The Protective Effects of Bevacizumab in Bleomycin-Induced Experimental Scleroderma

Abstract

Background. The capillary networks are less dense and have irregular structures in scleroderma. These abnormalities result in lower capillary blood flow causing severe tissue hypoxia, which is a major stimulus for angiogenesis. However, current knowledge about compensatory angiogenesis is ambiguous in scleroderma. Bevacizumab is an inhibitor of vascular endothelial growth factor (VEGF). Objectives. The aim of the present study is to evaluate the protective effects of bevacizumab in bleomycin (BLM)- induced dermal fibrosis. Material and Methods. This study involved 4 groups of Balb/c mice (n = 10 per group). Mice in the control group received 100 mu L/day of phosphate-buffered saline (PBS) subcutaneously, while the other 3 groups were given 100 mu g/day of BLM (dissolved in 100 mu L PBS) subcutaneously, for 4 weeks.
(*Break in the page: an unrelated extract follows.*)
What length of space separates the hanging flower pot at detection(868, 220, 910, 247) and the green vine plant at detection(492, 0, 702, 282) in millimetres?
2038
Mice in BLM-treated 3rd and 4th groups also received bevacizumab (1 or 5 mg/kg twice a week, intraperitoneally). At the end of the fourth week, all mice were sacrificed and blood and tissue samples were obtained. Results. The BLM applications increased the dermal thicknesses, tissue hydroxyproline contents, and alpha-smooth muscle actin-positive (alpha-SMA+) cell counts, and led to histopathologically prominent dermal fibrosis. The bevacizumab treatments decreased the tissue hydroxyproline contents and dermal thicknesses, and these improvements were more prominent at doses by which alpha-SMA+ cell counts were markedly decreased, in the BLM-injected mice. Conclusions. In our study, inhibition of VEGF with bevacizumab treatments prevented the BLM-induced dermal fibrosis suggesting that VEGF expression contributes to the pathogenesis of scleroderma.